En un escenario marcado por un cambio en los hábitos de consuno ya asentado, Stuart ha iniciado operaciones en Sevilla, Bilbao y Málaga.

De este modo, la plataforma está en condiciones de alcanzar con su modelo de entregas de última milla a cerca de once millones de personas en siete ciudades españolas diferentes, tras las también recientes incorporaciones de Valencia y Zaragoza.

En este mismo sentido, la compañía reporta un crecimiento de la compañía en casi un 50% en el último año, a las que se ha acompañado de una fuerte inversión para atender a la demanda de servicios de grandes compañías y cadenas con presencia en todo el territorio nacional.
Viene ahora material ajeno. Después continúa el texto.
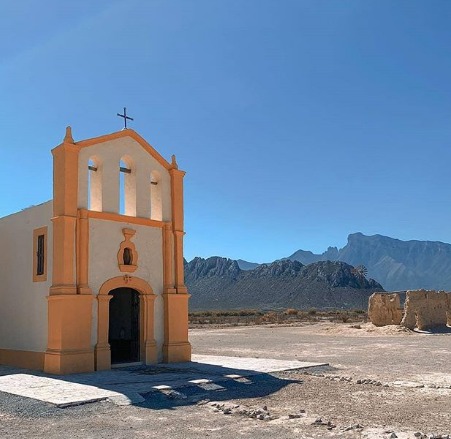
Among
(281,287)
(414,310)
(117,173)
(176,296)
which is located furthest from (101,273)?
(281,287)

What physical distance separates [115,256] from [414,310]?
72.7ft

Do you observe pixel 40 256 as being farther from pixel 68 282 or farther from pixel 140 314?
pixel 140 314

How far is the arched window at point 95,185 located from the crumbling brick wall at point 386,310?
23039 mm

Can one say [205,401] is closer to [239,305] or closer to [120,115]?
[120,115]

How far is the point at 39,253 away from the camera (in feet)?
55.1

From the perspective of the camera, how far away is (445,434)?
25.6 feet

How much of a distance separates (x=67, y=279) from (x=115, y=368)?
2972 mm

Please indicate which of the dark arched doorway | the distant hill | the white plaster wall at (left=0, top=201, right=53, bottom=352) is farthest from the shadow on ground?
the distant hill

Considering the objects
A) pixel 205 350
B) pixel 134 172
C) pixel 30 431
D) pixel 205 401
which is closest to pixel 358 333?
pixel 205 350

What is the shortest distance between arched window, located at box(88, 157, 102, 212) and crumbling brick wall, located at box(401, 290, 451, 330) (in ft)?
72.4

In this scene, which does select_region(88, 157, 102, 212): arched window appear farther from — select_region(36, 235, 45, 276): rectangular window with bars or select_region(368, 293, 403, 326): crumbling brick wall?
select_region(368, 293, 403, 326): crumbling brick wall

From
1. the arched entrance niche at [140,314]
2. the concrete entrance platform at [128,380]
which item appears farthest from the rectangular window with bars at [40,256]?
the concrete entrance platform at [128,380]

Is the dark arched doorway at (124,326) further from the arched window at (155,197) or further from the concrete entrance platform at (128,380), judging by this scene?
the arched window at (155,197)

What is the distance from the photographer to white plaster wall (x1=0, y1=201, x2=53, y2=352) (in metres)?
16.3
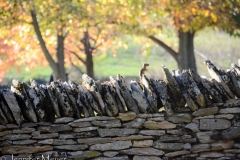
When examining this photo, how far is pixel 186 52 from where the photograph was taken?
36.3ft

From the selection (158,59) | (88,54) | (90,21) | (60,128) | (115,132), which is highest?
(158,59)

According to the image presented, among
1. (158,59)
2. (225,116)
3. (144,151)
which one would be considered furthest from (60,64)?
(158,59)

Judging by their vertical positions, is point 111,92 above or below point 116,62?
below

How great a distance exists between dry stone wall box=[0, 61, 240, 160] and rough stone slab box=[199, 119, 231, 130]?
0.01m

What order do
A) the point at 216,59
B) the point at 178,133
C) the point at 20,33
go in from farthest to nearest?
the point at 216,59, the point at 20,33, the point at 178,133

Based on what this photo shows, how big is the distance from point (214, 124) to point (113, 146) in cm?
112

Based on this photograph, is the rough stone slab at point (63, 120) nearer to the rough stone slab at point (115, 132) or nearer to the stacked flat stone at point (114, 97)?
the stacked flat stone at point (114, 97)

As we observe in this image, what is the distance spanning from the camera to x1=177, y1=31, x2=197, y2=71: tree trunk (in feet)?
36.2

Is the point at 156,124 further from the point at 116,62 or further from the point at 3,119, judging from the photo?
the point at 116,62

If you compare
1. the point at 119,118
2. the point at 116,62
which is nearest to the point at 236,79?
the point at 119,118

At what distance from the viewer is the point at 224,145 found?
13.8 ft

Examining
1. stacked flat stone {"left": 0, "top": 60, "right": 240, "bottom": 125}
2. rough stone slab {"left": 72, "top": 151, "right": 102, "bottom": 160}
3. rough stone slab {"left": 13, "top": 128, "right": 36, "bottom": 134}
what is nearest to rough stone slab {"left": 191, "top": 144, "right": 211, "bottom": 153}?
stacked flat stone {"left": 0, "top": 60, "right": 240, "bottom": 125}

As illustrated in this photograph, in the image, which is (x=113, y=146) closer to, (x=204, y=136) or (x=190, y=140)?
(x=190, y=140)

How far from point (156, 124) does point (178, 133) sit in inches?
10.3
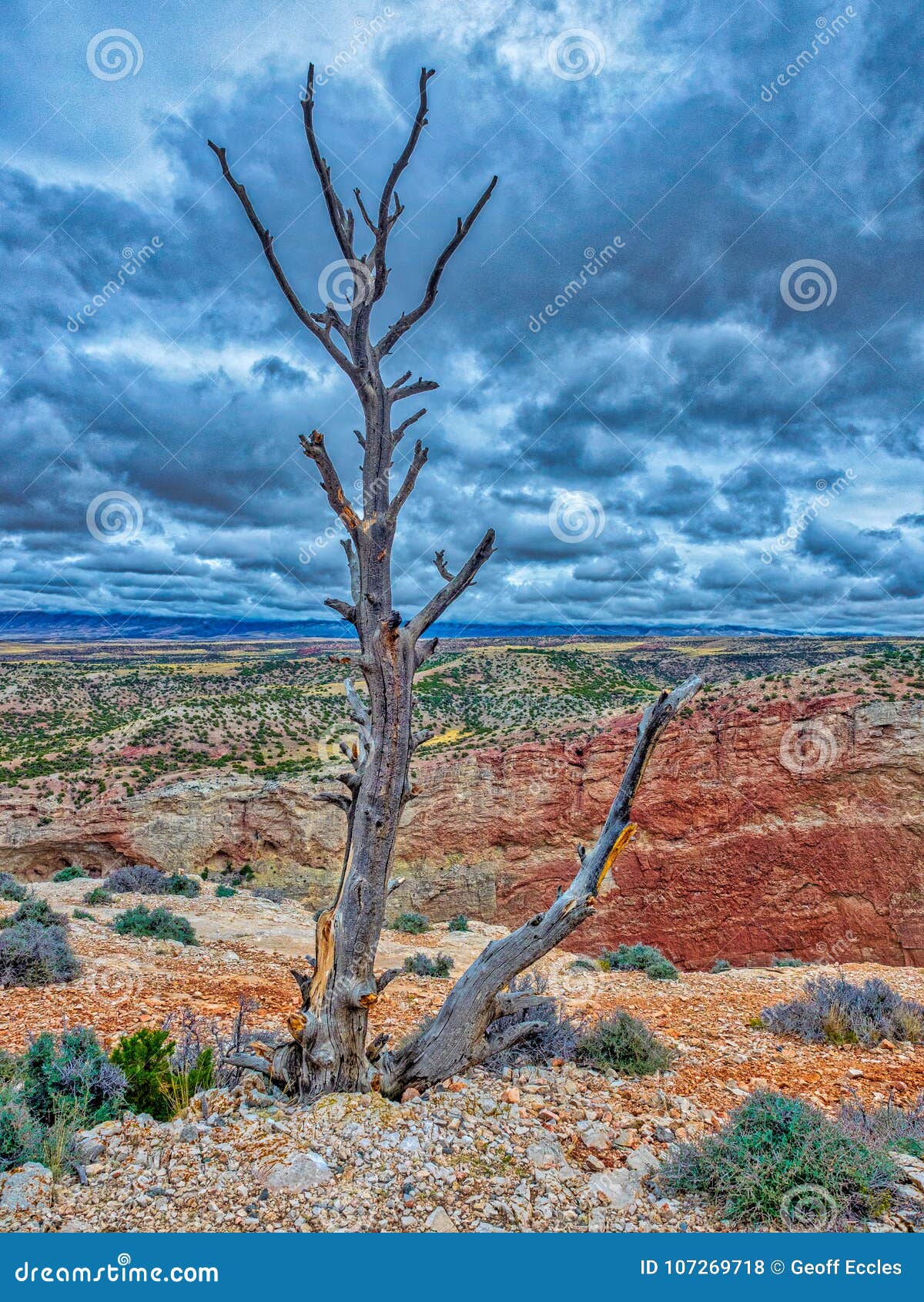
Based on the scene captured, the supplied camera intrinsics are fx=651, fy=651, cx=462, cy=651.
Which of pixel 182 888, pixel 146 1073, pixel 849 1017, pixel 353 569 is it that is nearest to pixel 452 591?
pixel 353 569

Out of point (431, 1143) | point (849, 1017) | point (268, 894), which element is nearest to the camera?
point (431, 1143)

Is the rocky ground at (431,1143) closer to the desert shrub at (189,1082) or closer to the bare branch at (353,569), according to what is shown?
the desert shrub at (189,1082)

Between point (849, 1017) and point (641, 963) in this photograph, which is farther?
point (641, 963)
La plataforma tecnológica de Stuart permite a cualquier tipo de negocio realizar entregas en menos de treinta minutos o incluso programarlas en franjas de quince minutos, según las preferencias del cliente.

Así mismo, la compañía estar «realizando los máximos esfuerzos para adaptarse al nuevo marco regulatorio, y para seguir aumentando el número de drivers empleados«, mientras que, a la vez, ha puesto en marcha dos instalaciones en Madrid y Barcelona para realizar un servicio de reparto más sostenible y rápido.

Con respecto a las perspectivas con relación, a los próximos meses, Stuart tiene previsto incorporar nuevas localidades españolas al servicio durante el primer trimestre de 2022 para seguir sosteniendo un rápido proceso de expansión.